I felt like I was in shock for the rest of the day.

Who hated us that much? Of course we did find out.


Lynn Cahoon said...

@Kaye - how scary for you as a parent. Glad she was alright.

@Kathleen - The normal routine helped me, although I don't think my employer got his moneys worth that day.

@Janice - Whoa, your mom's a smart woman.

Anonymous said...

I was driving to work when the first plane hit. Like every other person, I just assumed it was an accident, a pilot in a private plane had a heart attack or something, and I hoped there weren't too many injuries/deaths. I was about five minutes from the Whitestone Bridge (connects The Bronx to Queens) when the second one hit and knew instantly it was terrorists. I almost turned around and went home because I remembered hearing rumors of a plot to blow up all the NYC bridges a few years earlier. After the first bombing of the towers in the 90s there were all sorts of rumors flying around NY. I decided I was probably being paranoid and continued to work. As I drove over the bridge I looked to my right and saw the Manhattan skyline, usually a pretty sight on a sunny day. But this time all I could see was the flames and the blackest, thickest smoke I have ever witnessed just pouring out of the towers. It never occurred to me that that would be my last vision of them. Needless to say, no work got done at my job that day, but I was glad I went. It was good to be around people even if we were all in a state of shock. The hardest part for me was wondering where my brother was. He's a firefighter in the Bronx, and I couldn't reach him or his wife because the phones weren't working. Thankfully for our family, he was on another call when the towers came down so he wasn't there. But he lost a few brothers from his firehouse and I know that haunts him to this day, as well as the horrors he witnessed as he participated in the aftermath of the clean-up.

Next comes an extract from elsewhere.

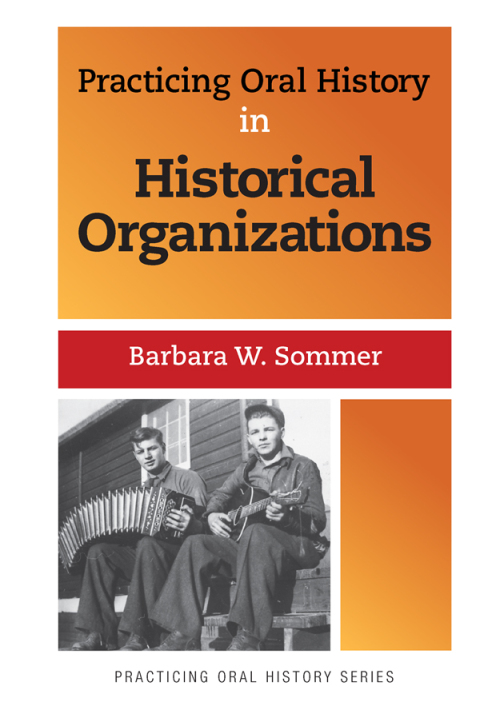 Cover image for book Practicing Oral History in Historical Organizations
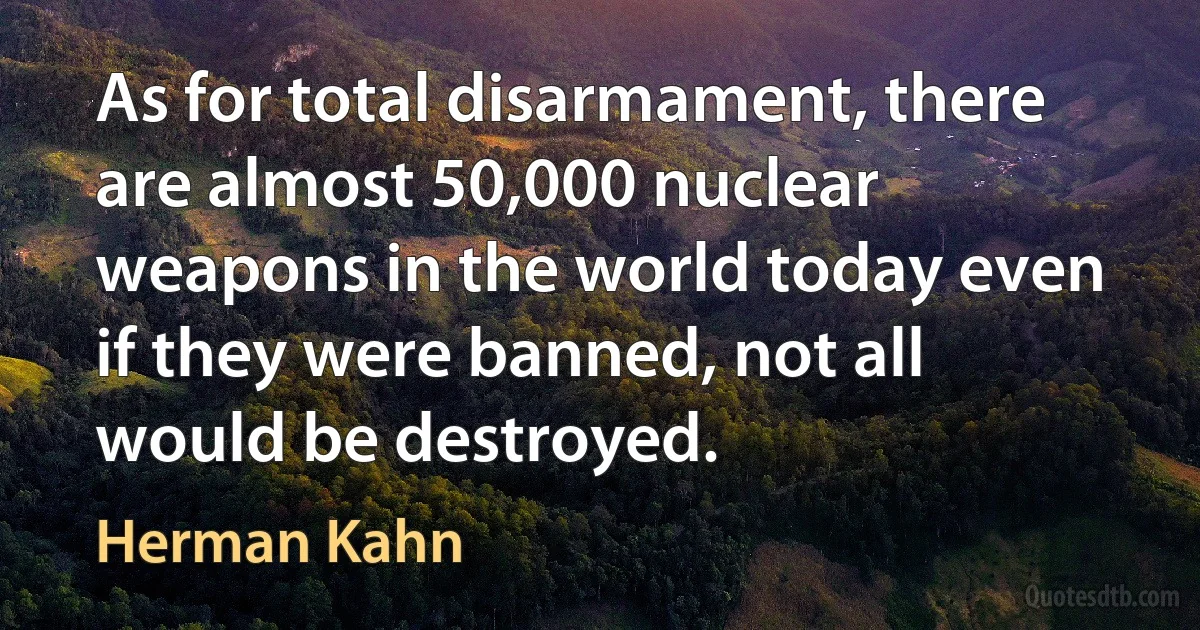 As for total disarmament, there are almost 50,000 nuclear weapons in the world today even if they were banned, not all would be destroyed. (Herman Kahn)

As I am reminded of the events every year, I always hope that we, or anyone, never has to go through something like this again.

Marilyn Meredith a.k.a. F. M. Meredith said...

That was a tough time and we all need to remember it. I suspect as the years pass, there will be stupid people who try to say the government did it--oh, they are already saying it. Sometimes I can't help but wonder why everyone always wants to blame someone here. We have enough enemies elsewhere.

Lynn Cahoon said...

@Maura - sounds like you were right in the middle of the mix. Glad you were okay.

@Marilyn - so many conspiracy theories running around - but I guess that's what authors live on.